A chaque séjour au Maroc, c'est le même sentiment étrange qui m'envahit, un sentiment de joie intense mélangé à de la nostalgie de l'enfance, des amis perdus de vue et ces rêves de jeunesse délaissés, où tout était possible, des rêves dissipés avec l'érosion du temps qui passe.
Le point de rupture est le départ vers la France au début des années 80, le bac en poche, nous étions quelques uns à faire la traversée de Gibraltar, direction l'université française, haut lieu de l'enseignement supérieur, du savoir et le berceau des valeurs universelles, On voulait démystifier nos rêves, qui ont tant hanté nos esprits d'adolescents, on a pas été déçus du voyage!
Un peu comme Léonardo Di Caprio sur le Titanic, debout sur la proue, qui ouvre ses bras en criant '' le monde m'appartient''. Comme le Titanic notre voyage a connu bien des naufrages...
D'abord, parce que la réalité est toujours plus cruelle que le rêve. Le froid, le déracinement, les aléas d'adaptation au système d'enseignement, les lacunes de la langue, les conditions matérielles difficiles. Les plus brillants d'entre nous avaient refusé l'échec pour mieux sombrer dans la révolution permanente.
A l'époque l'université française était très politisée: le gouvernement de l'union de la gauche venait d'accéder au pouvoir en 1981, pour la première fois sous la cinquième République, sous la présidence de François Mitterrand. L'extrême gauche, avec toutes ses composantes et ses idéaux de fraternité universelle, était omniprésente.l'UNEM ( Union nationale des Etudiants du Maroc) très active avec des réunions interminables où on passait plus de temps à se chamailler entre nous. On était de toutes la manifs de soutien à la révolution palestinienne dont les combattants opposaient une résistance héroïque au blocus de Beyrouth et aux bombardements de l'aviation israélienne pendant l'été 1982.

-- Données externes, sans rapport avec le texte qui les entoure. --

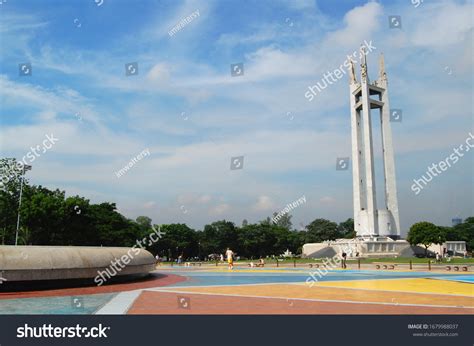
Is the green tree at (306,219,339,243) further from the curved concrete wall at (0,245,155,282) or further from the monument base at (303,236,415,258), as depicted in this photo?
the curved concrete wall at (0,245,155,282)

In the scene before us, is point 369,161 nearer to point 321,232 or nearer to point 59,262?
point 321,232

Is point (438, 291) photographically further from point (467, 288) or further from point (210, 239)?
point (210, 239)

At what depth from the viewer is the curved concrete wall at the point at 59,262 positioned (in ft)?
44.1

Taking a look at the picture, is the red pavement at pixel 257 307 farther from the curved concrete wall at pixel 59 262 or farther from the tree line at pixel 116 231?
the tree line at pixel 116 231

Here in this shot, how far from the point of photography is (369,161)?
69.4 m

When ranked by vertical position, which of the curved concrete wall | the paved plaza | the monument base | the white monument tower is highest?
the white monument tower

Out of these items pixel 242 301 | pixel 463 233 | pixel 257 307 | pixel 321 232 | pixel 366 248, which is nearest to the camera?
pixel 257 307

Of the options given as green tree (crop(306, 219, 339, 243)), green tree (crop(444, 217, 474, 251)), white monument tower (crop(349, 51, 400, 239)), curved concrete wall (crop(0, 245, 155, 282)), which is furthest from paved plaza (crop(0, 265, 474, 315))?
green tree (crop(444, 217, 474, 251))

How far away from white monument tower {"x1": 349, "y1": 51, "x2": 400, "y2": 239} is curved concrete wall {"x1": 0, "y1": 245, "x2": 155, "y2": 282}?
55.9 m

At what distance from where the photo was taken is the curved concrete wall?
13.4m

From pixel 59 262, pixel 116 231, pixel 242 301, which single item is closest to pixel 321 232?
pixel 116 231

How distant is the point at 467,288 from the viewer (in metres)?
15.3

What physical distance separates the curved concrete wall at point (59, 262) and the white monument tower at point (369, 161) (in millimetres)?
55902

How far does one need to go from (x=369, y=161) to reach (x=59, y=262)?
2440 inches
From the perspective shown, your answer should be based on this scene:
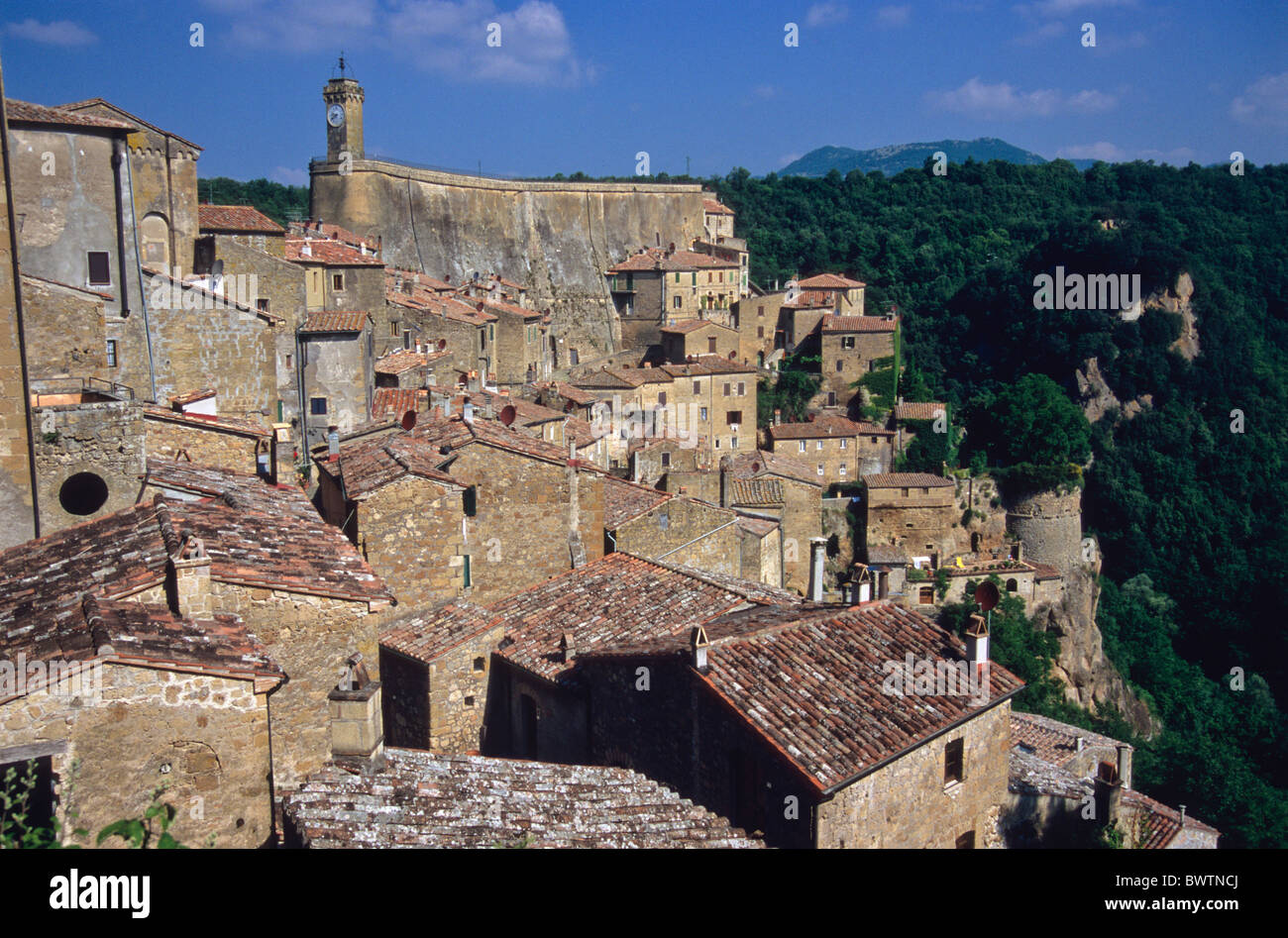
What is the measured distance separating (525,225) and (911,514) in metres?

On était de tous les meetings, solidaires avec toutes les causes : réfugiés chiliens, iraniens ou turcs qui faisaient face à des juntes militaires. La guerre froide battait son plein, le mouvement pour la paix, proche du parti communiste français et noyauté par des éléments d'extrême gauche, affrétait des bus pour des rassemblements en Suisse, en Allemagne, à Paris afin d’exiger le désarmement et le démantèlement des missiles nucléaires en Europe occidentale. On y rencontrait avec amusement et une certaine admiration les derniers hippies qu'on avait l’habitude de voir dans les films américains, le slogan Peace and Love côtoyait les thèses de la violence de la révolution permanente.
C'était aussi le temps de ''la marche des beurs'' qui avait sillonné la France pour arriver à Paris en décembre 1983. Celle-ci permettra l'émergence de la deuxième génération issue de l'immigration maghrébine, nos premiers pas de la lutte antiraciste en France, avec quelques fois des affrontements physiques sur les campus face aux militants d'extrême droite, le GUD (groupe union défense) notamment. C'était aussi les premières rencontres avec la solidarité, la fraternité maghrébine et le début d'un long engagement pour beaucoup d'entre nous pour l'égalité des droits et la pleine citoyenneté.
Nous étions devenus de véritables révolutionnaires professionnels au détriment de nos études. On voulait changer le monde et on y croyait. C'était aussi le temps de l'amitié et les rencontres qui marquent, comme pour combler le fossé creusé par les ruptures familiales.
C'était une belle page de l’histoire de l'immigration marocaine, entre autres estudiantine, qui a impulsé de brillants futurs entrepreneurs et des leaders politiques dont certains occupent aujourd'hui des postes de premier plan.